Ridiculously, the poverty line also fails to account for regional variation in the cost of living; rather, the measure is applied equally across the continental United States. That means people in my community, New York’s 17th congressional district, where the fair market rent is $1,789, are treated the same as folks living in Kentucky’s 5th, where the fair market rent is $696. A United Way study found that a family of four in Westchester County, NY, must earn $87,000—more than triple the federal poverty line—in order to afford basic necessities. According to the outdated federal poverty line, 11 percent of households in Westchester live in poverty, but the United Way observes that 40 percent of households in Westchester earn less than the basic cost of living. The crisis of poverty in high cost-of-living areas is one to which the federal government has turned a blind eye.
It’s time to adjust the poverty line to address 21st century problems. A bill before Congress, the Recognizing Poverty Act (H.R. 5069), would create that. It would adjust for cost-of-living differences by state. It would also require the Secretary of Health and Human Services to develop an updated measure of poverty that accounts for health care, child care, and educational costs, as well as “new” costs like cell phone and internet bills. The legislation’s lead cosponsor, Rep. Alexandria Ocasio-Cortez (D-NY), estimates that it would revise the federal poverty line to a more realistic $38,000 for individuals living in high-expense areas. It is a strong proposal that I would enthusiastically champion if elected to the House of Representatives.
Because of the vast number of federal assistance programs available only to Americans below the poverty line, a more truthful measure would be transformative for so many American families. And it would go well beyond programs like SNAP, TANF, and Medicaid. It would mean more families could avail themselves of the Weatherization Assistance Program to prepare their homes for the effects of climate change. More healthcare professionals could be trained and deployed to underserved communities through low-interest Health Professions Student Loans and scholarships. More people would be entitled to seek justice through civil legal aid from the Legal Services Corporation. More children would receive life-saving health care through the Children’s Health Insurance Program, and educational assistance during their most formative years from Head Start. All told, these public programs lifted 40 million Americans out of poverty in 2011 alone—and they have the potential to lift millions more. But by undercounting those in poverty, we are ensuring that they stay there for generations to come.
Somewhere in my home district, there’s a child whose parents work multiple jobs, earning just barely enough to eke past the poverty line. After a month’s expenses of gas, sky-high rent, and day care, there is little leftover.

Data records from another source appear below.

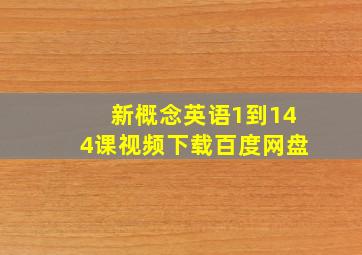 新概念英语1到144课视频下载百度网盘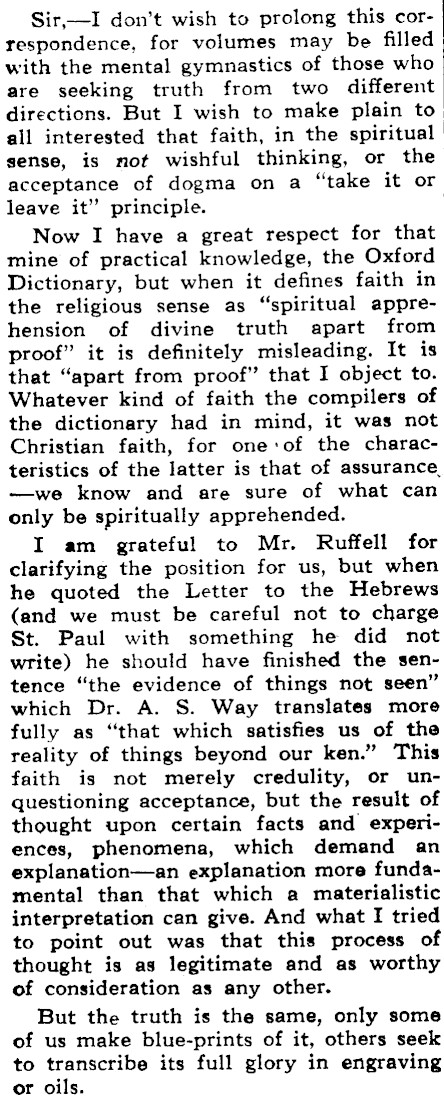 Sir,—I don't wish to prolong this correspondence, for volumes may be filled with the mental gymnastics of those who are seeking truth from two different directions. But I wish to make plain to all interested that faith, in the spiritual sense, is not wishful thinking, or the acceptance of dogma on a "take it or leave it" principle.

Now I have a great respect for that mine of practical knowledge, the Oxford Dictionary, but when it defines faith in the religious sense as "spiritual apprehension of divine truth apart from proof" it is definitely misleading. It is that "apart from proof" that I object to. Whatever kind of faith the compilers of the dictionary had in mind, it was not Christian faith, for one of the characteristics of the latter is that of assurance —we know and are sure of what can only be spiritually apprehended.

I am grateful to Mr. Ruffell for clarifying the position for us, but when he quoted the Letter to the Hebrews (and we must be careful not to charge St. Paul with something he did not write) he should have finished the sentence "the evidence of things not seen" which Dr. A. S. Way translates more fully as "that which satisfies us of the reality of things beyond our ken." This faith is not merely credulity, or unquestioning acceptance, but the result of thought upon certain facts and experiences, phenomena, which demand an explanation—an explanation more fundamental than that which a materialistic interpretation can give. And what I tried to point out was that this process of thought is as legitimate and as worthy of consideration as any other.

But the truth is the same, only some of us make blue-prints of it, others seek to transcribe its full glory in engraving or oils.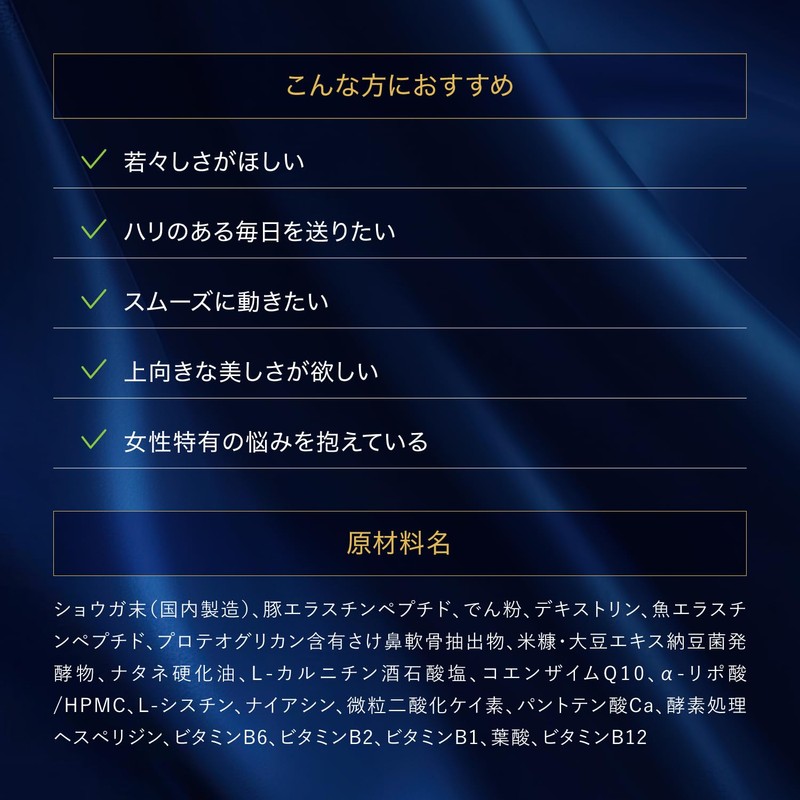 こんな方におすすめ

✓ 若々しさがほしい

✓ ハリのある毎日を送りたい

✓ スムーズに動きたい

✓ 上向きな美しさが欲しい

✓ 女性特有の悩みを抱えている

原材料名

ショウガ末(国内製造)、豚エラスチンペプチド、でん粉、デキストリン、魚エラスチンペプチド、プロテオグリカン含有さけ鼻軟骨抽出物、米糠・大豆エキス納豆菌発酵物、ナタネ硬化油、L-カルニチン酒石酸塩、コエンザイムQ10、α-リポ酸/HPMC、L-シスチン、ナイアシン、微粒二酸化ケイ素、パントテン酸Ca、酵素処理ヘスペリジン、ビタミンB6、ビタミンB2、ビタミンB1、葉酸、ビタミンB12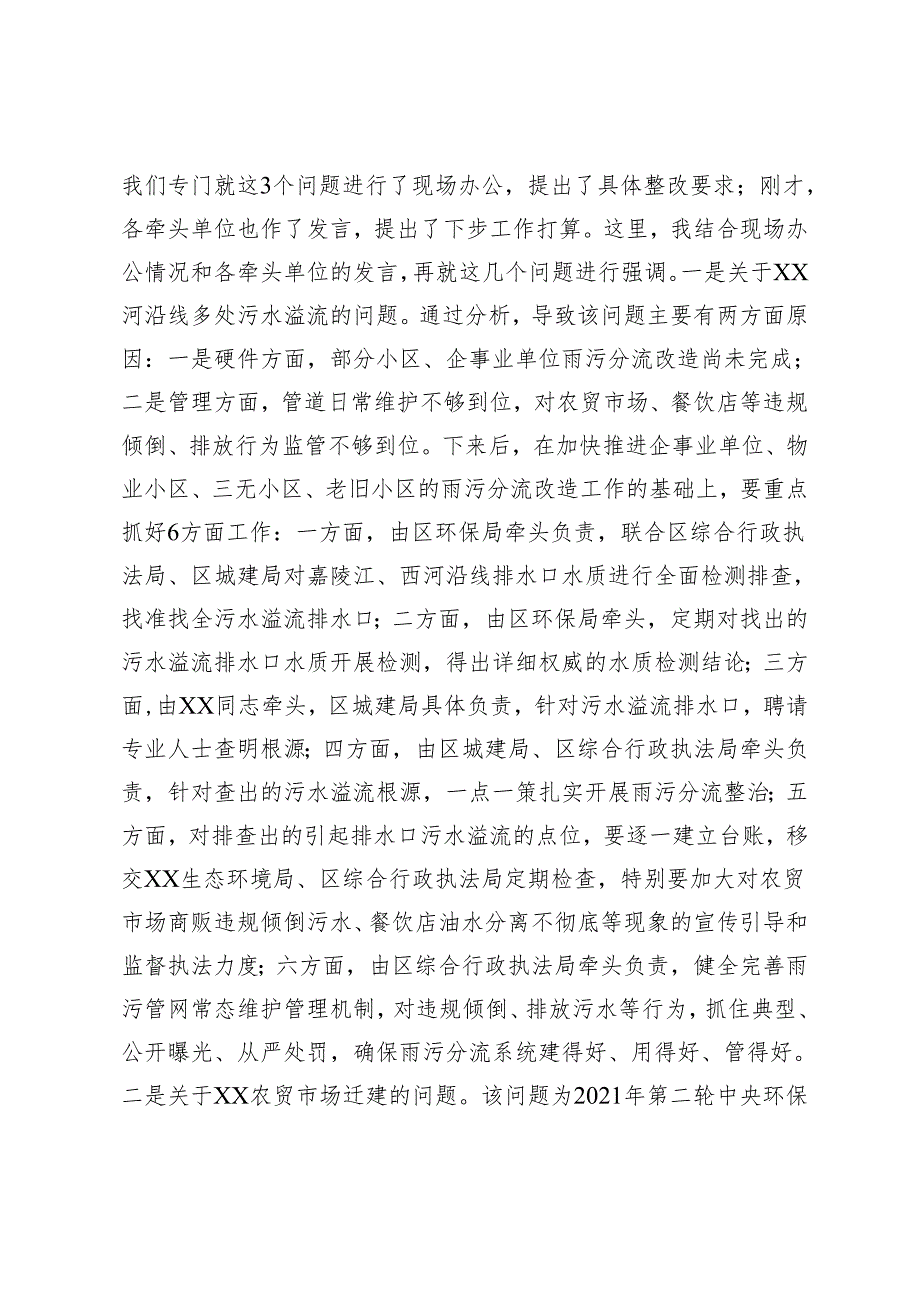 我们专门就这3个问题进行了现场办公，提出了具体整改要求；刚才，各牵头单位也作了发言，提出了下步工作打算。这里，我结合现场办公情况和各牵头单位的发言，再就这几个问题进行强调。一是关于XX河沿线多处污水溢流的问题。通过分析，导致该问题主要有两方面原因：一是硬件方面，部分小区、企事业单位雨污分流改造尚未完成；二是管理方面，管道日常维护不够到位，对农贸市场、餐饮店等违规倾倒、排放行为监管不够到位。下来后，在加快推进企事业单位、物业小区、三无小区、老旧小区的雨污分流改造工作的基础上，要重点抓好6方面工作：一方面，由区环保局牵头负责，联合区综合行政执法局、区城建局对嘉陵江、西河沿线排水口水质进行全面检测排查，找准找全污水溢流排水口；二方面，由区环保局牵头，定期对找出的污水溢流排水口水质开展检测，得出详细权威的水质检测结论；三方面，由XX同志牵头，区城建局具体负责，针对污水溢流排水口，聘请专业人士查明根源；四方面，由区城建局、区综合行政执法局牵头负责，针对查出的污水溢流根源，一点一策扎实开展雨污分流整治；五方面，对排查出的引起排水口污水溢流的点位，要逐一建立台账，移交XX生态环境局、区综合行政执法局定期检查，特别要加大对农贸市场商贩违规倾倒污水、餐饮店油水分离不彻底等现象的宣传引导和监督执法力度；六方面，由区综合行政执法局牵头负责，健全完善雨污管网常态维护管理机制，对违规倾倒、排放污水等行为，抓住典型、公开曝光、从严处罚，确保雨污分流系统建得好、用得好、管得好。二是关于XX农贸市场迁建的问题。该问题为2021年第二轮中央环保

She’s uninsured but can’t qualify for the Childhood Health Insurance Program; she goes to school hungry each day because she doesn’t qualify for free breakfast; and one day, when she beats the odds and applies to college, she will be at a disadvantage when it comes to applying for Pell Grants. Our antiquated definitions of who qualifies as poor are leaving children like this behind while we give tax cuts to billionaires and corporations.
Let’s change that. Stories like mine, and millions more being shaped as the crisis rages, show why it is imperative that we do.
Mondaire Jones is a resident of South Nyack, NY, and a Democratic candidate for the U.S. House of Representatives in New York’s 17th district.